It was set up in East Berlin in 1949, renamed the Marx-Engels-Lenin-Stalin-Institut on Stalin's death in 1953[1] and the Institute for Marxism-Leninism for the Central Committee of the SED (German: Institut für Marxismus-Leninismus beim Zentralkomitee der Sozialistischen Einheitspartei Deutschlands, or IML) as a result of early de-Stalinization in 1956.
As the SED's central academic library, from 1950 onwards it worked on a central catalogue of literature on the history of social and of the workers movement - at the time of an exhibition at the Museum for German History on that topic from 15 February to 19 March 1989 the IML's catalogued holdings were estimated at about 400,000 books and about 70,000 volumes of newspapers and magazines.
From 1969 onwards it was the leading research institution on the thought of Karl Marx and Friedrich Engels and on the history of the German Democratic Republic.

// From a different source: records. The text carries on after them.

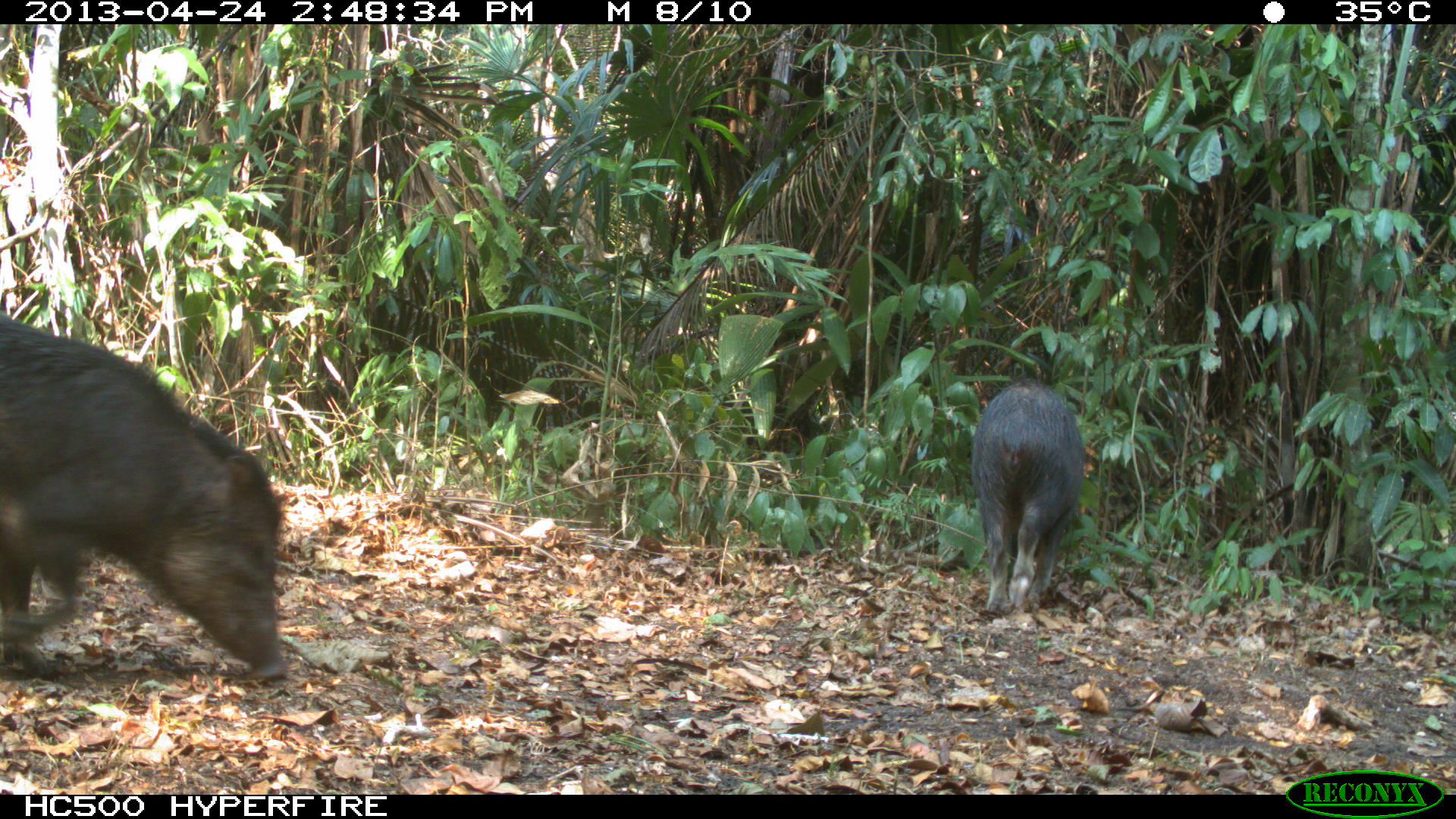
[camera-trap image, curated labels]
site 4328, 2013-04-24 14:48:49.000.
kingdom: Animalia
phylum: Chordata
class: Mammalia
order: Artiodactyla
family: Tayassuidae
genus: Tayassu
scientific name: Tayassu pecari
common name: white-lipped peccary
Tayassu pecari (white-lipped peccary), count 10.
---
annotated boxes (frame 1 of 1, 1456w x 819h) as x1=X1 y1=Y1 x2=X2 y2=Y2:
tayassu pecari: x1=0 y1=308 x2=287 y2=681; x1=969 y1=379 x2=1084 y2=612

In the late 1960s it and its Moscow equivalent began the second attempt at compiling a historical-critical edition of the complete works, speeches and manuscripts of Marx and Engels, sometimes known in German as MEGA2 (from the acronym for the Marx-Engels-Gesamtausgabe).
The IML closed in January 1990, as did its successor the Institute for the History of the Workers Movement on 31 March 1992.